### Text segment:
_ _ _ _ _ _ _

To retrieve the file, use the following parameters:

1. `value="$remote"`: The URL to CSV on S3 is in "remote" field of task data. If you use the `resolver` parameter the `value` is always treated as URL, so you don't need to set `valueType`.

2. `resolver="csv|separator=;|column=text"`: Load this file in run-time, parse it as CSV, and get the “text” column from the first row. 

3. Display the result.

#### Syntax

The syntax for the `resolver` parameter consists of a list of options separated by a `|` symbol.

The first option is the type of file.

!!! note
    Currently, only CSV files are supported.

The remaining options are parameters of the specified file type with optional values. The parameters for CSV files are:

- `headless`: A CSV file does not have headers (this parameter is boolean and can't have a value).
- `separator=;`: CSV separator, usually can be detected automatically.
- `column=1`: In `headless` mode use zero-based index, otherwise use column name.

For example, `resolver="csv|headless|separator=;|column=1"`


## How to format your data to import it

Label Studio treats different file types different ways. 

If you want to import multiple types of data to label at the same time, for example, images with captions or audio recordings with transcripts, you must use the [basic Label Studio JSON format](#Basic-Label-Studio-JSON-format).

_ _ _ _ _ _ _

### Supplied data:
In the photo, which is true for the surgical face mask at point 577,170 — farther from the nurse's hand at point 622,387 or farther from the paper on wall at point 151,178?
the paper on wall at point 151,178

_ _ _ _ _ _ _

### What is being asked:
Rewrite the part of the resolver syntax text starting with "The remaining options" and going on through "types different ways.", changing every "headless" to "noheader".

### Output for this task:
The remaining options are parameters of the specified file type with optional values. The parameters for CSV files are:

- `noheader`: A CSV file does not have headers (this parameter is boolean and can't have a value).
- `separator=;`: CSV separator, usually can be detected automatically.
- `column=1`: In `noheader` mode use zero-based index, otherwise use column name.

For example, `resolver="csv|noheader|separator=;|column=1"`


## How to format your data to import it

Label Studio treats different file types different ways.